▶ ЦИТИРУЕМЫЙ ОТРЫВОК
Вставший на защиту Бумбы Хонгор терпит поражение, попадает в плен к шулмасам и ввергается на дно адского озера в седьмой преисподней. Спасать его отправляется Джангар, вернувшийся в свою разгромленную ставку после того, как у него появился наследник. Он спускается в нижний мир через "широкое красное отверстие", расположенное под одинокой чёрной лачугой, из которой идёт дым (этот мотив соответствует широко распространённому мифологическому представлению о том, что путь в нижний мир идёт через очаг). По дороге к адскому озеру Джангар убивает демоническую старуху, её семерых кривых сыновей и последнего её сына - младенца в железной люльке, считавшегося неуязвимым (эпизод схож с мифом о Масанге, распространённом и у калмыков).

В калмыцкой традиции в соответствии с представлениями о сверхъестественной природе дара эпического певца отмечается мифологическое происхождение песен о Джангаре: первый джангарчи (исполнитель "Джангариады") услышал сказания о Джангаре в потустороннем мире, при дворе Эрлик Номин-хана (Эрлика) и принёс их людям (см. Ойрат-калмыцкая мифология).

Самый полный и значительный в художественном отношении цикл принадлежит выдающемуся сказителю Ээлян Овла (1857-1920). Песни эти связаны между собой не сюжетной последовательностью, но внутренней принадлежностью к одному циклу. Общепризнанной является в настоящее время точка зрения, согласно которой оформление и циклизация основных частей «Джангара» относятся к периоду образования ойратского государства в XV столетии.

В настоящее время имеются три крупные региональные версии героического эпоса «Джангар»: калмыцкая, синьцзянская и монгольская. Из них более других исследован «Джангар» калмыцкой традиции.

История собирания и изучения калмыцкого народного эпоса «Джангар» насчитывает два столетия. Первоначально эпос калмыков находился в орбите научных интересов известных монголоведов России, таких, как профессора Петербургского университета А.А.Бобровников, К.Ф.Голстунский, В.Л.Котвич, А.М.Позднеев. «Джангар» также изучали крупные российские монголоведы: академики Б.Я.Владимирцов, С.А. Козин, ими были рассмотрены основные вопросы жанровых, структурных особенностей калмыцкого эпоса и дана высокая оценка «Джангару».

▶ ИСХОДНЫЕ ДАННЫЕ
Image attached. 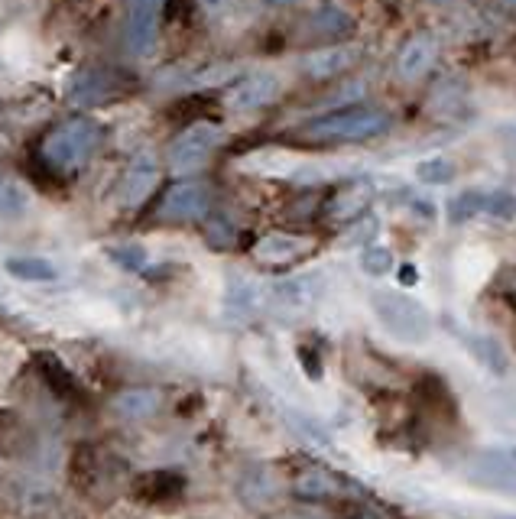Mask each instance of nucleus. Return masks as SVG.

▶ ЗАДАНИЯ
1. Переведите на английский язык предложение из отрывка о «Джангаре»: «В настоящее время имеются три крупные региональные версии героического эпоса «Джангар»: калмыцкая, синьцзянская и монгольская.»
2. Повторите, пожалуйста, часть отрывка о «Джангаре» между словами «В калмыцкой традиции» и «(см. Ойрат-калмыцкая мифология).» включительно.

▶ ОТВЕТЫ К ЗАДАНИЯМ
1. There are currently three major regional versions of the heroic epic "Jangar": Kalmyk, Xinjiang, and Mongolian.

2.
В калмыцкой традиции в соответствии с представлениями о сверхъестественной природе дара эпического певца отмечается мифологическое происхождение песен о Джангаре: первый джангарчи (исполнитель "Джангариады") услышал сказания о Джангаре в потустороннем мире, при дворе Эрлик Номин-хана (Эрлика) и принёс их людям (см. Ойрат-калмыцкая мифология).